##### Exercise passage
This past weekend, USC got stomped out by Stanford. That such a development is barely a blip on the radar is, as others have pointed out, alarming in an of itself from the USC perspective, and already first-year head coach Clay Helton appears to be cracking under the pressure.
Yesterday, Helton demoted starting quarterback Max Browne and replaced him with his backup Sam Darnold. Like many of his peers, Helton spent the opening weeks of the season toying with his quarterback position—Browne was named the starter, and was voted by his teammates as captain, but Darnold has appeared in each of USC’s first three games. Still, this wasn’t a pure timeshare like what we saw in Notre Dame’s opening game—Browne has thrown 87 passes this year to Darnold’s 22—but Darnold, though he can scoot around better than Browne, isn’t deployed only in specific packages à la Texas’ Tyrone Swoopes.
Really, it seemed like Helton was unable to decide which of his two highly-rated quarterbacks gave his team the best chance to win. In USC’s opening night pummeling at the hands of Alabama, Darnold was brought in during the third quarter with the Trojans down 31-3, but after a few ineffective drives he was replaced by Browne, before coming back in again with USC down 52-6. Against Stanford, Darnold was thrown in for a play in what appeared to be some sort of quasi-Wildcat package. Later, he picked up a garbage time drive that ended in an interception.
That Darnold is the man now isn’t entirely surprising—he was pushing Browne all offseason—but the timing reeks of panic. After getting bullied by the nerds up in Palo Alto, USC will visit Utah in the mountains for a primetime game on Friday night. The crowd will undoubtedly be smelling blood, and among major conference teams, the Utes’ defense is 11th in yards per play so far this young season. The party line on Donald has him in the fearless gunslinger mold—“confident, patient” said the Orange County Register; “stoic, confident” went the Los Angeles Times—which is good, because Helton is throwing him into a wolf den and asking him to claw his way back out.
##########
▶ [Assignment]:
Please answer these from the article on USC's quarterback change, one per line:
(a) Who replaced Max Browne as starting quarterback?
(b) What was the score when Darnold was first brought in against Alabama?
(c) Which team will USC visit on Friday night?
The rows that come next are separate material and have no connection to the article on USC's quarterback change.
##### Information
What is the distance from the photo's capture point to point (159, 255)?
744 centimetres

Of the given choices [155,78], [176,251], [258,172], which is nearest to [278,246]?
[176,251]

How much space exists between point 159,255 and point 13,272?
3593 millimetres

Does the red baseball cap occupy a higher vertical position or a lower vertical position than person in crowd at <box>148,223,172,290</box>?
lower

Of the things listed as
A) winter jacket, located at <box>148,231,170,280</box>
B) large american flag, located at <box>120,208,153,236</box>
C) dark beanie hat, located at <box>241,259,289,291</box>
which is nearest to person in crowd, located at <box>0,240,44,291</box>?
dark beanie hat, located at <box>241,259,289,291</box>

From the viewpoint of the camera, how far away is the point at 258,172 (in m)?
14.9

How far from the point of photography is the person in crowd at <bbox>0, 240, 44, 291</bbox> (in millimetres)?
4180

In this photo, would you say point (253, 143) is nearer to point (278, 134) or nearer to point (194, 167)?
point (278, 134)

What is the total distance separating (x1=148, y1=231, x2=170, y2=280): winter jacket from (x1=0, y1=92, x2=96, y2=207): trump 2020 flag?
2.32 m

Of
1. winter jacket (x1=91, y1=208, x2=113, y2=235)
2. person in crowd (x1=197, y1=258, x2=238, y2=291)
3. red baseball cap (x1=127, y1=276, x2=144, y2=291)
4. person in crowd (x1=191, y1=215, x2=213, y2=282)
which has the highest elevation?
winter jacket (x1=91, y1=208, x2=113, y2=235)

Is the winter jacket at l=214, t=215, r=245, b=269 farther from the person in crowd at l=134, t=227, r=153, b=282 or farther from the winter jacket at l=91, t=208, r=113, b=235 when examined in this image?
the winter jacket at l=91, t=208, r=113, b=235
##########
▶ [Solved problem]:
(a) Sam Darnold
(b) USC was down 31-3
(c) Utah